··· Extracted text ···

Careful not to get infatuated with older "teachings" like from Wittgenstein. Science as you know moves relatively fast and philosophy even makes progress every once in a while.

That said, I will respect everything from the past until "better" logic is applied.

If you are interested, you can critique a specific method from the NYU report I linked, here again http://www.nyu.edu/gsas/dept/philo/faculty/block/papers/final_revised_proof.pdf . It applies a relatively new "method" called "signal detection theory".

Or you can critique the author's justification here (NCC = Neural Correlates of Consciousness),

"Can the phenomenal NCC be studied empirically?
Doubts about whether phenomenal consciousness
(and hence its neural basis, the Phenomenal NCC) can
be studied empirically are common (see also Box 2), and
often based on the idea that ultimately, introspective
reports, that is, reports about one’s conscious experience,
are the fundamental epistemological basis of theories of
consciousness, the ‘gold standard’. [7,41,42]. Reports are
not supposed to be infallible, but any discounting of
reports as reporting too much or too little, will supposedly
have to be based solely on other reports. Reports inevitably
reflect the Access NCC, not just the Phenomenal NCC:
when people tell you about their conscious states, you only
hear about the ones that have won the winner-take-all
competition. Hence we can only study ‘access to consciousness’
[7], that is, access to experiential content, not experiential
content itself. I do not agree with this methodological
view for several reasons.
First, observed electrons can provide evidence about
electrons that cannot in principle be observed, for
example electrons that are too distant in space and time
(e.g. outside our light cone) to be observed. Why should we
suppose matters are any different for consciousness?
Second, there is no gold standard of evidence, here or in
any area of science. ... "

Something to work with.

Can the phenomenal NCC be studied empirically?

I don't much like Ned Block's terminology, but it will do as setting up the target. Obviously I say no.

Doubts about whether phenomenal consciousness
(and hence its neural basis, the Phenomenal NCC) can
be studied empirically are common (see also Box 2),

That's a teensy bit of an understatement.

and
often based on the idea that ultimately, introspective
reports, that is, reports about one’s conscious experience,
are the fundamental epistemological basis of theories of
consciousness, the ‘gold standard’. [7,41,42].

This is misleading, saying the gold standard implies that some other standards are available. They are not. The only way we can get at our experience of our inner mental life is behaviour. That's it. I also note that the phrase 'the fundamental epistemological basis of theories' is a very odd clause indeed. Ontological, sure, epistemological, less so.

Reports are not supposed to be infallible,

No, but they are indefeasible, non repeatable and entirely subjective. this sort of anecdotes is, in principle unacceptable for including things in a scientific ontology. Doubly so when there is such a difference between how things seem and how they are, and triply so when there are a cabinet full of problems like binocular rivalry, the phi phenomenon and the neglected blind spot.

··· Provided material ···

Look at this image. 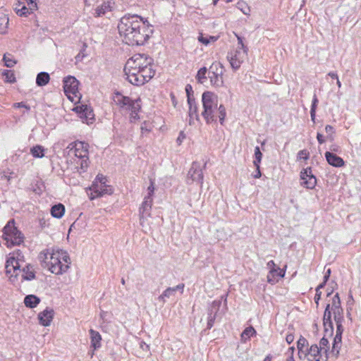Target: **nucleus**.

···

Exercise brief> Copy the passage of the consciousness text from "I don't much" to "of an understatement.", substituting "vocabulary" for "terminology".

Reply>
I don't much like Ned Block's vocabulary, but it will do as setting up the target. Obviously I say no.

Doubts about whether phenomenal consciousness
(and hence its neural basis, the Phenomenal NCC) can
be studied empirically are common (see also Box 2),

That's a teensy bit of an understatement.